Chegava então o concerto mais esperado da noite, St. Vincent. Sala cheia, muita gente sentada (alguns resistentes de pé, porque este concerto “não é para se ver sentado”) e uma banda pronta para arrebatar com as expectativas, que por si só já eram altas, muito por causa do último álbum. É espantoso ver o quão Annie Clark, com aquela amabilidade ternurenta e sonoridade que constrasta conseguem pôr uma casa inteira de pé (ainda que tenha sido a pedido especial da vocalista).

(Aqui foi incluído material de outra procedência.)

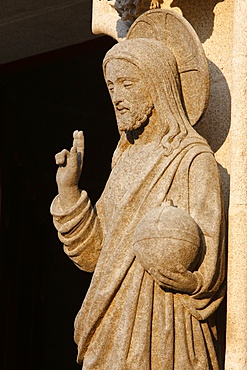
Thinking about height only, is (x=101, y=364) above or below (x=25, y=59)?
below

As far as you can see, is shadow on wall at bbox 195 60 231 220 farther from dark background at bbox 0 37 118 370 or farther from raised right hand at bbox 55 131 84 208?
dark background at bbox 0 37 118 370

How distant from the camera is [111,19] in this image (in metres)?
6.05

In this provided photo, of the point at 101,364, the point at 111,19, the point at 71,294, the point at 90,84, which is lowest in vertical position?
the point at 101,364

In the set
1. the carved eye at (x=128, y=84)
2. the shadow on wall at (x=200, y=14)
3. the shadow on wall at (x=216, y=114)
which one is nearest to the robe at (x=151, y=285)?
the carved eye at (x=128, y=84)

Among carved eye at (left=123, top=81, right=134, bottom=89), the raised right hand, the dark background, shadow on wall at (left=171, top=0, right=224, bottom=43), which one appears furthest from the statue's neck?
the dark background

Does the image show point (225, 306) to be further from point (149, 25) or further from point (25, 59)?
point (25, 59)

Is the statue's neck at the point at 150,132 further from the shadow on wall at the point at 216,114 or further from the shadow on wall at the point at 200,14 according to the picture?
the shadow on wall at the point at 200,14

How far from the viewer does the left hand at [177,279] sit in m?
4.83

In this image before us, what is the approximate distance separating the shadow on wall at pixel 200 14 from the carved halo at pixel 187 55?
282 mm

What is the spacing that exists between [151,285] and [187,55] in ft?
2.82

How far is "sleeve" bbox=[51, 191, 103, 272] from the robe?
3 centimetres

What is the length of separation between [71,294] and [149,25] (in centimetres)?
397

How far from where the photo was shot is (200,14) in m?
5.61

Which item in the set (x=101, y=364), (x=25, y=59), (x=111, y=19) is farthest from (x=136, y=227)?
(x=25, y=59)
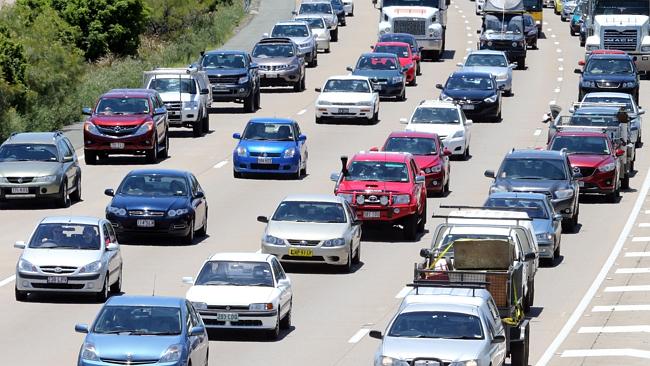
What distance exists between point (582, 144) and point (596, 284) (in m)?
12.2

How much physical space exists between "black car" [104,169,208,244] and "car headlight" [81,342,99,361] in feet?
45.3

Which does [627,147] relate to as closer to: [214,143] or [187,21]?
[214,143]

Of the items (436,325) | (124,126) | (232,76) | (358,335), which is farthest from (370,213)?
(232,76)

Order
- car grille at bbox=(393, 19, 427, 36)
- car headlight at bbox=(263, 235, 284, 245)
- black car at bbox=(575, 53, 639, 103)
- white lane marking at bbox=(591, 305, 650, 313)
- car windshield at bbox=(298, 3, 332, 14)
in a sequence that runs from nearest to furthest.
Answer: white lane marking at bbox=(591, 305, 650, 313) → car headlight at bbox=(263, 235, 284, 245) → black car at bbox=(575, 53, 639, 103) → car grille at bbox=(393, 19, 427, 36) → car windshield at bbox=(298, 3, 332, 14)

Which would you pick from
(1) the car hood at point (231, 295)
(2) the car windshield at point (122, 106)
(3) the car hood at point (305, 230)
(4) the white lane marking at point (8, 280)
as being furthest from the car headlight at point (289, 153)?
(1) the car hood at point (231, 295)

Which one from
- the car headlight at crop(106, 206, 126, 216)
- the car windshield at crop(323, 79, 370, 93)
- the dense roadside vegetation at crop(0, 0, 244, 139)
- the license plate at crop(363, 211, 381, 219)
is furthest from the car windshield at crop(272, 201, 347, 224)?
the car windshield at crop(323, 79, 370, 93)

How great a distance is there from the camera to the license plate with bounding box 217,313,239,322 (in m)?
28.3

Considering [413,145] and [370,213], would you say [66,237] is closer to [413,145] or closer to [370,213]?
[370,213]

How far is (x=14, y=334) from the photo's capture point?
28.5m

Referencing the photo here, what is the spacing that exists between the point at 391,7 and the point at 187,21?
610 inches

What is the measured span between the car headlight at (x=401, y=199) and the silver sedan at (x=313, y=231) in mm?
3259

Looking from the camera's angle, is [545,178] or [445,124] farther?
[445,124]

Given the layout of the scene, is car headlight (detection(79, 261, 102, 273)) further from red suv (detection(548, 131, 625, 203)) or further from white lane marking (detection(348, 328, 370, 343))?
red suv (detection(548, 131, 625, 203))

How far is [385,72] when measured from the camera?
67062mm
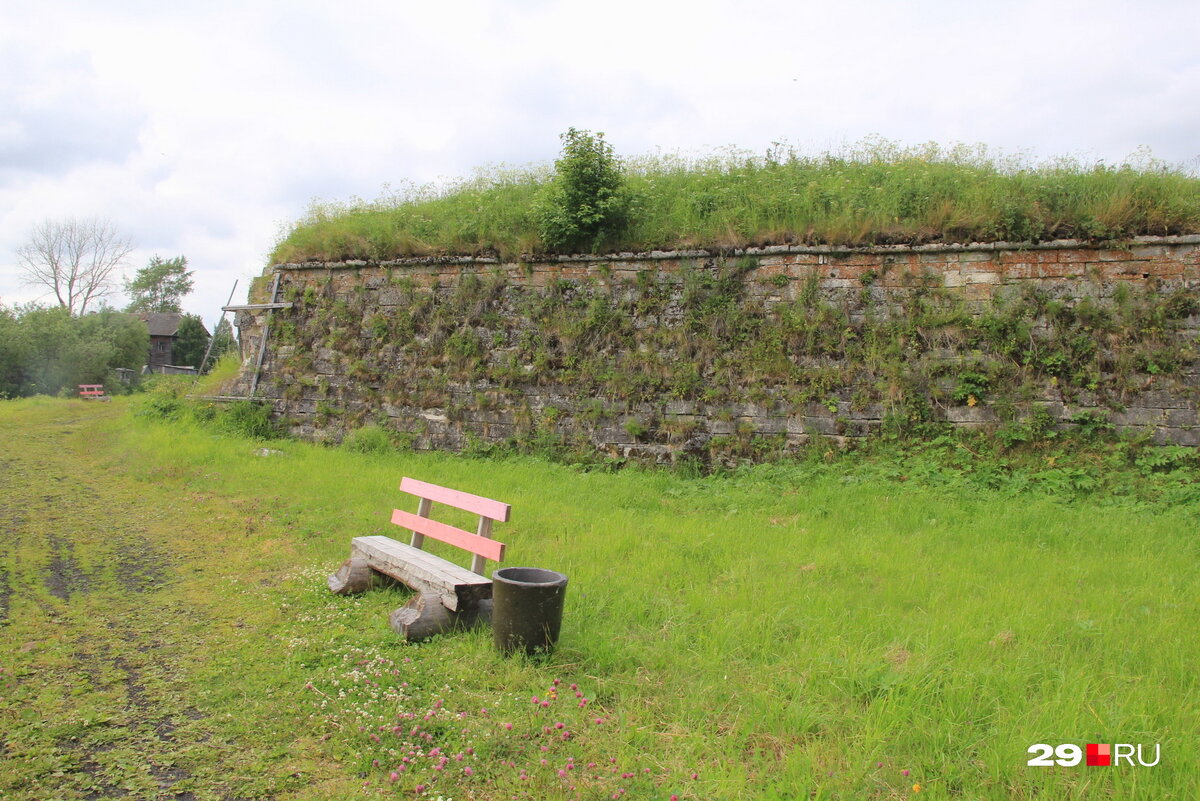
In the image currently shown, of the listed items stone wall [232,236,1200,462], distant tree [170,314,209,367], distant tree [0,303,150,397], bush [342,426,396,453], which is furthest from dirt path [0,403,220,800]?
distant tree [170,314,209,367]

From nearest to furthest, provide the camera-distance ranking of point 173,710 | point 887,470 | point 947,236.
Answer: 1. point 173,710
2. point 887,470
3. point 947,236

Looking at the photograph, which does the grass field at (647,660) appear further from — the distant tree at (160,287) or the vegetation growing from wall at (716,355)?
the distant tree at (160,287)

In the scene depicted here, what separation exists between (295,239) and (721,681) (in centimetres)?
1175

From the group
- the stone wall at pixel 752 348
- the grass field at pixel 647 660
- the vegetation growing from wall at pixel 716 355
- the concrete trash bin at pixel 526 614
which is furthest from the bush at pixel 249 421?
the concrete trash bin at pixel 526 614

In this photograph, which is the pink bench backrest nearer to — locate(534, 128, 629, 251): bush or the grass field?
the grass field

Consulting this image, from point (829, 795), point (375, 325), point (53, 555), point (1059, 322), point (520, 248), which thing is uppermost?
point (520, 248)

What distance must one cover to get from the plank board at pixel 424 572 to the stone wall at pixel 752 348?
15.8 feet

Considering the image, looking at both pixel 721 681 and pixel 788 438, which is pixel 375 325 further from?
pixel 721 681

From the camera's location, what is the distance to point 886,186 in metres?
9.69

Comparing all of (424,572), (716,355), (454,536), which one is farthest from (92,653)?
(716,355)

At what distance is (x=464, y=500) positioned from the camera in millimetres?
4809

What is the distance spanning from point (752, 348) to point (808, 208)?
2141 mm

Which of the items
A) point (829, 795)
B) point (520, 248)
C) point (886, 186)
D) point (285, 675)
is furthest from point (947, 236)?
point (285, 675)

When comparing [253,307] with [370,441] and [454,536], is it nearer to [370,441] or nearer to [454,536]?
[370,441]
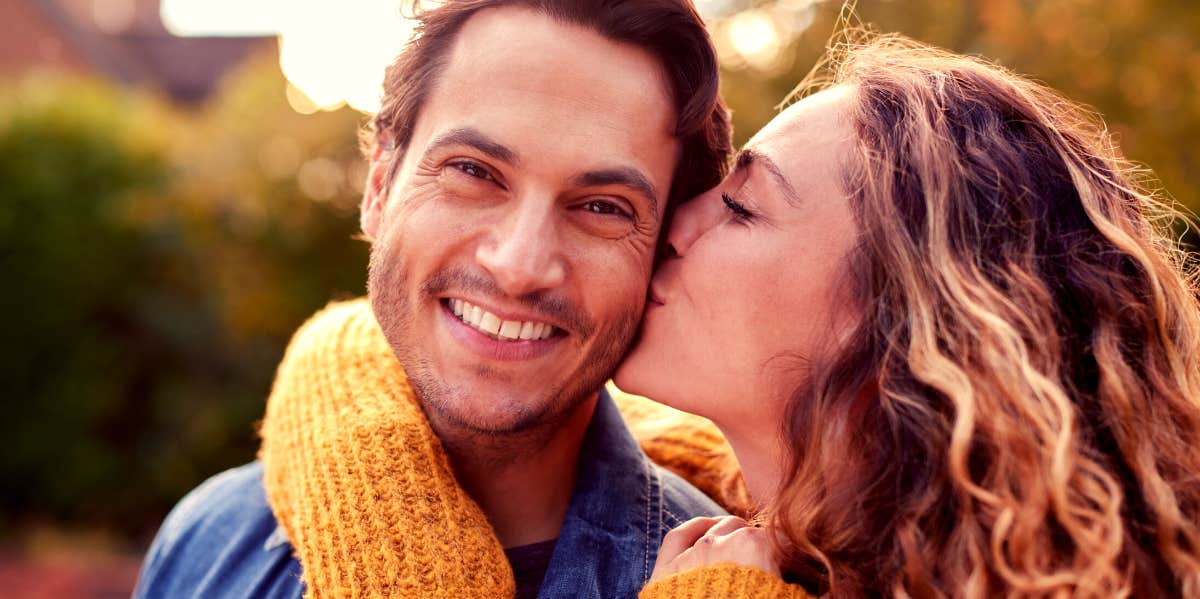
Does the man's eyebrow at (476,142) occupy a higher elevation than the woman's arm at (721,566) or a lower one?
higher

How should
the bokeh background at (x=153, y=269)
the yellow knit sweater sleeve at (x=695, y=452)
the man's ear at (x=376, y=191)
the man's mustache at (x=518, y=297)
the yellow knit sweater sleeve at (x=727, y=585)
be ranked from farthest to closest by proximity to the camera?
the bokeh background at (x=153, y=269), the yellow knit sweater sleeve at (x=695, y=452), the man's ear at (x=376, y=191), the man's mustache at (x=518, y=297), the yellow knit sweater sleeve at (x=727, y=585)

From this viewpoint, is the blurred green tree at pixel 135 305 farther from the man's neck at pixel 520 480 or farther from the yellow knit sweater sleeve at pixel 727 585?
the yellow knit sweater sleeve at pixel 727 585

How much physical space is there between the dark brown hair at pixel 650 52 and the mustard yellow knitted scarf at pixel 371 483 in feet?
1.68

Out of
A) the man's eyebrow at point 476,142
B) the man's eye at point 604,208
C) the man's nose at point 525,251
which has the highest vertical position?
the man's eyebrow at point 476,142

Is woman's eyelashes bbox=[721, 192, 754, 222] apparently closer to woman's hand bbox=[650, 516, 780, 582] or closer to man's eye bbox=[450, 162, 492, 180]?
man's eye bbox=[450, 162, 492, 180]

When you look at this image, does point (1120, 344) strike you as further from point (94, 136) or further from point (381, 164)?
point (94, 136)

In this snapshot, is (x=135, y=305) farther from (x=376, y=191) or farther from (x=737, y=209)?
(x=737, y=209)

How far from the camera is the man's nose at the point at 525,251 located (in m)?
2.13

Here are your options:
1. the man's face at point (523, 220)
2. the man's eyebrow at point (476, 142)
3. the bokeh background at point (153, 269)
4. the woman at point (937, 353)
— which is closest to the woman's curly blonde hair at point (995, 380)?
the woman at point (937, 353)

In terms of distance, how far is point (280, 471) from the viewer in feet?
8.19

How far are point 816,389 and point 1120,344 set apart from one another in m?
0.56

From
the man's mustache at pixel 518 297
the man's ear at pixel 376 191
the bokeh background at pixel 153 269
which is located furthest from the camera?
the bokeh background at pixel 153 269

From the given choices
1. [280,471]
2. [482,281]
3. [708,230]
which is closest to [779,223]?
[708,230]

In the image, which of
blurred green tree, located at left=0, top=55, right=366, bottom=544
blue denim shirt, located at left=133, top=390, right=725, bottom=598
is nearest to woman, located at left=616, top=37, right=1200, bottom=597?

Músicas que surgiam em modo rock viril, mas com uma cristalina voz a serpentear por entre as fartas melodias, como em “Surgeon” ou em “Cruel” (que foi precedida por uma sucinta explicação do videoclip). Momento ainda para Annie se juntar ao corredor central, com a sua guitarra a continuar, ainda que do meio da multidão, que já se empoleirava para poder espreitar a ocorrência. Uma ovação tremenda quando acabam e uma saída bastante civilizada para se ir ver a última banda da noite, Supernada, o fenómeno temporal de Manuel Cruz.

Sala cheia, fila à porta (a primeira da noite) e uma aplicação da Vodafone a indicar casa cheia. A verdade é que toda a gente acabou por entrar e pôde ver o mítico Manuel Cruz de tronco nu a cuspir poesia em bom Português, com uns Supernada a demonstrar as razões que os levaram a editar (finalmente) um álbum, perante a casa mais cheia da noite. O Sá da Bandeira não se contia de felicidade por ver a banda Portuense a mostrar dez anos de amadurecimento.

A festa seguiu-se pela noite fora no Pitch, mas como hoje havia mais concertos, decidimos acabar a noite um pouco mais cedo. Em jeito de embrulho, chegámos à conclusão que o grande concerto da noite terá sido mesmo o de St. Vincent, com as bandas Portuguesas também elas a mostrar muita genica, mais uma vez.